Whilst conflict arising from scarcity has been common throughout history, shortage of renewable resources in the next 50 years will probably occur with a speed, complexity and magnitude unprecedented in history. Whole countries can now be deforested in a few decades. Most of a region's topsoil can disappear in a generation. Acute depletion of the ozone layer may take only 20 years. Moreover, unlike non-renewables (including fossil fuels and iron ore), renewable resources are linked in highly complex systems. The overuse of water, soil or forests can lead to many unforeseen, simultaneous environmental crises. When a hillside is deforested, it disturbs the water cycle between the land and the atmosphere, while consequent erosion produces silt that can plug irrigations works and ruin coastal fisheries.
Future violence influenced by scarcities will not follow traditional patterns. Wars over natural resources have often been over non-renewable ones -- such as Japan's quest for oil and minerals in China and Southeast Asia before World War II. Today, many threatened renewable resources -- the atmosphere and the oceans -- are held in common. This makes it unlikely that they will be the object of straightforward clashes between nations. Also, we now understand that scarcities often produce insidious and cumulative social effects, such as large migrations and insurgency -- subnational conflicts that usually attract little attention in the industrialized world but can seriously affect the security of rich and poor countries alike.
There are examples of interstate war over renewables such as cropland, forests, fresh water and fish. Examples are from Rwanda, South Africa, Pakistan, Gaza, Chiapas.
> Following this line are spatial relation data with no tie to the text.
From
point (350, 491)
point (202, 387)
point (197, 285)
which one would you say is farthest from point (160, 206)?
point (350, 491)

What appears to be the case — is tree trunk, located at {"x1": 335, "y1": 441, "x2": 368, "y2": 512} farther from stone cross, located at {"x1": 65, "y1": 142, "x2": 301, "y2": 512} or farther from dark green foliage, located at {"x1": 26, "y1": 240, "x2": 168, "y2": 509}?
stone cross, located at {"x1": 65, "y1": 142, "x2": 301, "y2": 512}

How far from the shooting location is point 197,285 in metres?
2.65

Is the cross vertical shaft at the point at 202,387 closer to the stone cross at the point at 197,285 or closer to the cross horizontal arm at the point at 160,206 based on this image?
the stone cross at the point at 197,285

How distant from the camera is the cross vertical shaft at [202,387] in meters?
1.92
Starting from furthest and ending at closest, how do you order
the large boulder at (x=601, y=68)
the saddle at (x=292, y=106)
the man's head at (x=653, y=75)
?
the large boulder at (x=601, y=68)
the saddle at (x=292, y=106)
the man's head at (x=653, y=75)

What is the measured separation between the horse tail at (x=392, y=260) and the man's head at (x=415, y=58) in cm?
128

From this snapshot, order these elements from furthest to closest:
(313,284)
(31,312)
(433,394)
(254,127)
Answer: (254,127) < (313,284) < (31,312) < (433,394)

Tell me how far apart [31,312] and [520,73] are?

These examples show that environmental scarcity can strengthen group identities based on ethnic, class or religious differences. If social and economic adaptation is unsuccessful, environmental scarcity constrains economic development and contributes to migrations. Migrations, ethnic tensions, economic disparities and weak institutions in turn often appear to be the main causes of violence.
Scarcities of renewable resources are already contributing to dislocation and violent conflicts in many parts of the Third World. Land scarcity in Bangladesh, produced in part by rapid population growth, has caused millions of people to migrate to India. This las led to brutal ethnic conflicts in the Indian states of Assam and Tripura. Expanding population and land degradation stimulated the growth of the Maoist Shining Path insurgency in the southern highlands of Peru. In the Middle East, severe shortages of ground water in the Jordan River basin reinforced the unequal distribution of water between Israelis and Palestinians. This hurts Palestinian farmers and deepens the economic crisis for West Bank Arabs. Ethiopia, the source of more than 80% of the Nile's flow, currently uses less than 1% of it, and is denied the right to dam the river's headwaters by its downstream neighbours the Sudan and Egypt. Egypt's former foreign minister and later UN Secretary General, Boutros Boutros-Ghali, prophesied that the next war in the region would be over the waters of the Nile.
Environmental damage costs China at least 15% of its gross national product. This burden is getting worse, mainly because of reduced crop yields due to water, soil and air pollution, the loss of farmland due to construction and erosion, and flooding and soil-nutrient loss caused by erosion and deforestation. As these factors combine with continued population growth, the Chinese government will be less able to manage the country's affairs. This will impede reforms and increase the chance of social disintegration. There could also be domestic strife because hugh numbers of people will move from China's ecologically devastated interior to its booming coastal zones. In the Philippines, a persistent insurgency is given extra impetus by the desperate poverty arising from degraded forests and soils in hilly areas of the interior. In South Africa, apartheid concentrated millions of blacks in some of the country's most ecologically sensitive territories. Wide swathes of these homelands have been stripped of trees for fuel and grazed won to bare dirt. The topsoil had eroded. This contributes to migration to cities and to the rapid growth of urban squatter settlements that are rife with violence.
We must act to control population growth, distribute land and wealth more equitably, and encourage ecologically sustainable economic growth. Rich countries need to reduce the debt burden on poor ones and assist, through aid and shared technology, environmentally sound industrialization. Under pressure pressure from banks and international lending agencies to pay their external debts, poor countries often use their best land to grow export crops. This displaces many people to increasingly unmanageable cities and ecologically vulnerable areas like steep hillsides. Ideally, land reform coupled with labour-intensive industries would boost rural incomes and help stem the population flow. Without aggressive action to address rising scarcities of renewable resources, there will be ever more conflicts.